SOURCE TEXT:
§

Half-Life, much like most early first-person shooters, is inextricably linked to horror. In Half-Life’s case, this manifests as an underlying current of psychological horror throughout the series; for the first Half-Life, the horror comes from the unfamiliar and grotesque invading the familiar, as monstrous Xen aliens wreck havoc on the unsuspecting scientists and guards, even mutating them into zombie atrocities, whereas for Half-Life 2 and its episodes, it changes and evolves into a mix of existential dread and the oppressiveness of the dystopia that is the Combine rule.

As such, the games in the series have no shortage of scary moments, even throwing in a few jump scares here and there for good measure. For Halloween, we’re looking at the entire franchise—main games only, so no spin-offs, fan games or even Black Mesa (though it will get a few mentions here and there)—and finding the scariest and spookiest moments in Half-Life games. Beware of terrors and spoilers!

  1. A screenshot of Half-Life. A headcrab zombie walks towards the player as another headcrab chews on the head of a scientist in the corridors of Anomalous Materials labs.
    This might not look too scary now, but it was terrifying at the time (and Black Mesa, the remake, does a wonderful job making it scary again).

    The resonance cascade (Half-Life)

    One of the most ground-breaking things about the original Half-Life at its time was that it didn’t just drop you into the action with a gun and a roomful of enemies from the moment you pressed “New game”. Instead, Half-Life takes its time building its world and atmosphere as the player, in the role of Gordon Freeman, goes on a seemingly ordinary workday at the Black Mesa research facility.

    It’s exactly because of that buildup that the resonance cascade and its immediate after-effects hit so strongly. The moment where shit hits the fan—the resonance cascade itself, as the anti-mass spectrometer floods the test chamber with teleportation energy and starts destroying everything around it—is a great moment of tension and shock, but the real horror comes from leaving the chamber after the disaster and finding the exact same corridors you just walked past completely obliterated, with the scientists and guards that just greeted you and politely pointed out how late you were now sprawled dead across the facility—or worse, horrifying meat puppets for headcrabs.

    For twelve-year-old me, innocently starting to play this shooter without knowing anything about it beforehand, this was a shot of adrenaline straight to the heart and the most terrifying thing I had played so far… and I was hooked for life. It’s more quaint now than spooky, but if you want to reexperience those same thrills and scares, Black Mesa does a wonderful job making the disaster scary again.

§

INSTRUCTIONS FOR THE TASK: Rewrite the part of the Half-Life article that opens with the words containing "1. A screenshot" and closes with "Mesa research facility.", replacing "Black Mesa" with "Aperture Science". The data after this point are separate from the Half-Life article.

Scene question records:

§

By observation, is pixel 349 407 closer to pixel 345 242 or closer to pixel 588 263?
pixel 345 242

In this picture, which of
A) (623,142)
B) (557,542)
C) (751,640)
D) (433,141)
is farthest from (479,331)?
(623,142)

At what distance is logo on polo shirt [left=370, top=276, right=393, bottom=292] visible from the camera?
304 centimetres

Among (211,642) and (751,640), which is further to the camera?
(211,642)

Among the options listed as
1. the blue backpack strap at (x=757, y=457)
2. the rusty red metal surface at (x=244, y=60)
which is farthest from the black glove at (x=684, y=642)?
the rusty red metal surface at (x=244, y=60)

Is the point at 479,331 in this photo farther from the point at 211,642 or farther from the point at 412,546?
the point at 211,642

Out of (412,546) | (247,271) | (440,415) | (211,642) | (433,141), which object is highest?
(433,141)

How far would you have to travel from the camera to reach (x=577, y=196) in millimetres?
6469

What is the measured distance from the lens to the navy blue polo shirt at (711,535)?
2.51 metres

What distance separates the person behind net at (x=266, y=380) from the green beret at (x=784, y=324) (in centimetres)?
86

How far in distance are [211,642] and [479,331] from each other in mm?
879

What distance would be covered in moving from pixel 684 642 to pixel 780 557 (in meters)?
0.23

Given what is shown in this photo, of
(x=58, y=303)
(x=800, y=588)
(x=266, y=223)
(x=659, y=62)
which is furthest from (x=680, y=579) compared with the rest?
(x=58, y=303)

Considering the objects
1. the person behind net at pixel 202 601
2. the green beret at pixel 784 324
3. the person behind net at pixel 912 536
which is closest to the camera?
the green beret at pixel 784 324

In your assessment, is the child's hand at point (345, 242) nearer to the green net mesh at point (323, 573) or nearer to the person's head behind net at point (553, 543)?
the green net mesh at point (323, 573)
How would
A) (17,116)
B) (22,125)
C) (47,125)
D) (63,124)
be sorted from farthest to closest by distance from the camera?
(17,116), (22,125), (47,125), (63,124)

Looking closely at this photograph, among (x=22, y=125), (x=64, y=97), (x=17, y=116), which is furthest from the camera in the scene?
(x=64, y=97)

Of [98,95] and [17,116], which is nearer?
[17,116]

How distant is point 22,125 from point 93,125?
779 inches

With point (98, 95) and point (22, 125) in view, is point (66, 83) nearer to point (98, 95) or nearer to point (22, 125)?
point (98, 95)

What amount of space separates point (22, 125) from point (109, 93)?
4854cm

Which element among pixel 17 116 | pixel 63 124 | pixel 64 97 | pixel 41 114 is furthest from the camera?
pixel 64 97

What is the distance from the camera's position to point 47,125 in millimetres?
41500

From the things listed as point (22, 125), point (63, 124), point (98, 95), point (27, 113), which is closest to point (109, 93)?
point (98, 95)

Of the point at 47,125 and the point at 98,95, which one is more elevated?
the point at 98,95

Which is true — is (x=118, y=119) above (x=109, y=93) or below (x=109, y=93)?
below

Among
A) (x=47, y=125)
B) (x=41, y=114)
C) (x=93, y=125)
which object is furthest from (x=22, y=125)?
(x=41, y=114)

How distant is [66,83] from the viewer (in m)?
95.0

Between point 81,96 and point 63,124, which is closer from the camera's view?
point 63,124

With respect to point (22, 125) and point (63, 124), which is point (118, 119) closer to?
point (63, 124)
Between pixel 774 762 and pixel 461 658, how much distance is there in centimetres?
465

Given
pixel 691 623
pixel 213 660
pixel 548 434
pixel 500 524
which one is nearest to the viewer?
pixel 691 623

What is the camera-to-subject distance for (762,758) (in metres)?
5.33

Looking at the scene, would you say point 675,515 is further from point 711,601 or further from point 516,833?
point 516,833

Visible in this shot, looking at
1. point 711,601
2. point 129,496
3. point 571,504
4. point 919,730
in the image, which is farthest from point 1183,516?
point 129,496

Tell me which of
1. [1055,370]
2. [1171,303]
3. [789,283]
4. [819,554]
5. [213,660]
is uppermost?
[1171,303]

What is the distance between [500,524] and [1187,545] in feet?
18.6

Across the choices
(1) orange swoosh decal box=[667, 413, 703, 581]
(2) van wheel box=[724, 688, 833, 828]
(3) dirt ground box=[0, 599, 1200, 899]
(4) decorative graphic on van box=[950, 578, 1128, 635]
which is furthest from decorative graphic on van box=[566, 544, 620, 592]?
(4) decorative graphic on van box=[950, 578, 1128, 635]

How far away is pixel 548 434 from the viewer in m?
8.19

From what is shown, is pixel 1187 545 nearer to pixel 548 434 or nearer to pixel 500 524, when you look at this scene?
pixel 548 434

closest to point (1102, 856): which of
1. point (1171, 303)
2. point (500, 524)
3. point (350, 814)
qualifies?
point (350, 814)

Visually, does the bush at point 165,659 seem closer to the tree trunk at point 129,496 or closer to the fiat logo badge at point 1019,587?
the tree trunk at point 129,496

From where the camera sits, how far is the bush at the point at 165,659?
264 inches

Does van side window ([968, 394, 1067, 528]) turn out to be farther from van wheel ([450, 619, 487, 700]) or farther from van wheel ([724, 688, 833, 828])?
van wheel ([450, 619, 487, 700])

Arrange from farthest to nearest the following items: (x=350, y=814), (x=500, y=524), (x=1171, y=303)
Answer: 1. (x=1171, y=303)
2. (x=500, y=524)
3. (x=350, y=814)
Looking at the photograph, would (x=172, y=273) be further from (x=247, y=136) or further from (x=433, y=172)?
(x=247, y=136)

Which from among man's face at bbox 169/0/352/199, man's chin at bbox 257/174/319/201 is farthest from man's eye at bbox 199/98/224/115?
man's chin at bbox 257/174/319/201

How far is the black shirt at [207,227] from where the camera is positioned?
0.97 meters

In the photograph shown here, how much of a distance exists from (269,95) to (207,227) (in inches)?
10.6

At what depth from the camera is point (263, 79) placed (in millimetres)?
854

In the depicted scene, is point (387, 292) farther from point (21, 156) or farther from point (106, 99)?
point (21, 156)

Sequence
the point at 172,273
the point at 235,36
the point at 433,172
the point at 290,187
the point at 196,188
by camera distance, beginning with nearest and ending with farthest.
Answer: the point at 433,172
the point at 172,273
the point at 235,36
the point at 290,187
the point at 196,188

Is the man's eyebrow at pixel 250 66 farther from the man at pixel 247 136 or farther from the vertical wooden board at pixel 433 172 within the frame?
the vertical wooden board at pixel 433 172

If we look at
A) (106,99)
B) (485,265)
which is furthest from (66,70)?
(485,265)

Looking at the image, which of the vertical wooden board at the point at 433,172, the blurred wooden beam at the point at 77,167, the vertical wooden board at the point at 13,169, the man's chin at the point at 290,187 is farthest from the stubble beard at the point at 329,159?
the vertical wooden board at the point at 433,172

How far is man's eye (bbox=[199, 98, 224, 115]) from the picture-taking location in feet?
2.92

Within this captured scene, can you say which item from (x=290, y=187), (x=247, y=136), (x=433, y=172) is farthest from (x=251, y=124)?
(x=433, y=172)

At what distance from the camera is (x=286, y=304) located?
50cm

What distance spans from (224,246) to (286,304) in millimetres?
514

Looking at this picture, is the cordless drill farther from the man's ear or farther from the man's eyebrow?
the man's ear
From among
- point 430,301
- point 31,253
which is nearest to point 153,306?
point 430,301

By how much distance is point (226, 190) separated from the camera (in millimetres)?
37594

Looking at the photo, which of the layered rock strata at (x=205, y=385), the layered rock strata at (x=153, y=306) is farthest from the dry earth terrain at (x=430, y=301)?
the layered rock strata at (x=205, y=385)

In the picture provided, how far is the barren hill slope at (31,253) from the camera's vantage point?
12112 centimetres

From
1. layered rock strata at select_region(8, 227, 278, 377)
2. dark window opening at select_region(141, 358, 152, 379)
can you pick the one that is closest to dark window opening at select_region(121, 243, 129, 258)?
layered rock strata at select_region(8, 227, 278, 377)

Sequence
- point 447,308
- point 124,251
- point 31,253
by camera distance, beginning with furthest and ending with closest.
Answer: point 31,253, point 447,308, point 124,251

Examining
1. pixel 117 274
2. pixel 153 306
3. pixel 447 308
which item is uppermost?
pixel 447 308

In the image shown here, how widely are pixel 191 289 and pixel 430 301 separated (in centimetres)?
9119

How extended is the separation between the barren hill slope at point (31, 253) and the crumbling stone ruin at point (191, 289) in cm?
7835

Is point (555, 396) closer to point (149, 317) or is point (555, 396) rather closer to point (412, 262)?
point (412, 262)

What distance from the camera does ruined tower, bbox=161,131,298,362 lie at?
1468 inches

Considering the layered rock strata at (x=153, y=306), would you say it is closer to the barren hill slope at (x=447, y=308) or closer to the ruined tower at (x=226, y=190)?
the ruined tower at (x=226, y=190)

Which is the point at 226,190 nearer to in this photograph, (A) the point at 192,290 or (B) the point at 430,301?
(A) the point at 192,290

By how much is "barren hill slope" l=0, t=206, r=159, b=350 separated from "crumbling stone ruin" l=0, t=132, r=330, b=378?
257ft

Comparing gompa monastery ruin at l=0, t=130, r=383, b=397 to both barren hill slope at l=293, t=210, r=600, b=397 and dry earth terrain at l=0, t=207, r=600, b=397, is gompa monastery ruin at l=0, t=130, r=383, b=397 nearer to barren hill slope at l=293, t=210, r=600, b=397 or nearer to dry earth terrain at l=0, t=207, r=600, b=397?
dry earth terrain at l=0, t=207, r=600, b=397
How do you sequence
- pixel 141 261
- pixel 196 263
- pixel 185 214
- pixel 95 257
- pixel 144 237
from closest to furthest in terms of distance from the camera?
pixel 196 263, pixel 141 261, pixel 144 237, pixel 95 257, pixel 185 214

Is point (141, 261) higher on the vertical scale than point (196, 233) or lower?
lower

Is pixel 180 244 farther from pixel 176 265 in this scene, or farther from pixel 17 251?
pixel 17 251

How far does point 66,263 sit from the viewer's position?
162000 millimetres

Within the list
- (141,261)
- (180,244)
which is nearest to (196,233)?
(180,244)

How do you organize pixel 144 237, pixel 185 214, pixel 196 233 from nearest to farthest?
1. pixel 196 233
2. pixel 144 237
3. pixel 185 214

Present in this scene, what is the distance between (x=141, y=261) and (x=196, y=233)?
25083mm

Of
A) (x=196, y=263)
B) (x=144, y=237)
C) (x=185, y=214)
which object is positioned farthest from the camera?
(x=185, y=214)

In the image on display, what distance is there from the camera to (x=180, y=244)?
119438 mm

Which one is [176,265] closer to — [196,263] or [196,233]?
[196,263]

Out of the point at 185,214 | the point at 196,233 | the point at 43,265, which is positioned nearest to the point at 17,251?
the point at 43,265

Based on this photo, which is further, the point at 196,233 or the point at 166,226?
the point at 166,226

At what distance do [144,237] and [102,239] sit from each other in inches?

§

RESULT:
1. A screenshot of Half-Life. A headcrab zombie walks towards the player as another headcrab chews on the head of a scientist in the corridors of Anomalous Materials labs.
    This might not look too scary now, but it was terrifying at the time (and Aperture Science, the remake, does a wonderful job making it scary again).

    The resonance cascade (Half-Life)

    One of the most ground-breaking things about the original Half-Life at its time was that it didn’t just drop you into the action with a gun and a roomful of enemies from the moment you pressed “New game”. Instead, Half-Life takes its time building its world and atmosphere as the player, in the role of Gordon Freeman, goes on a seemingly ordinary workday at the Aperture Science research facility.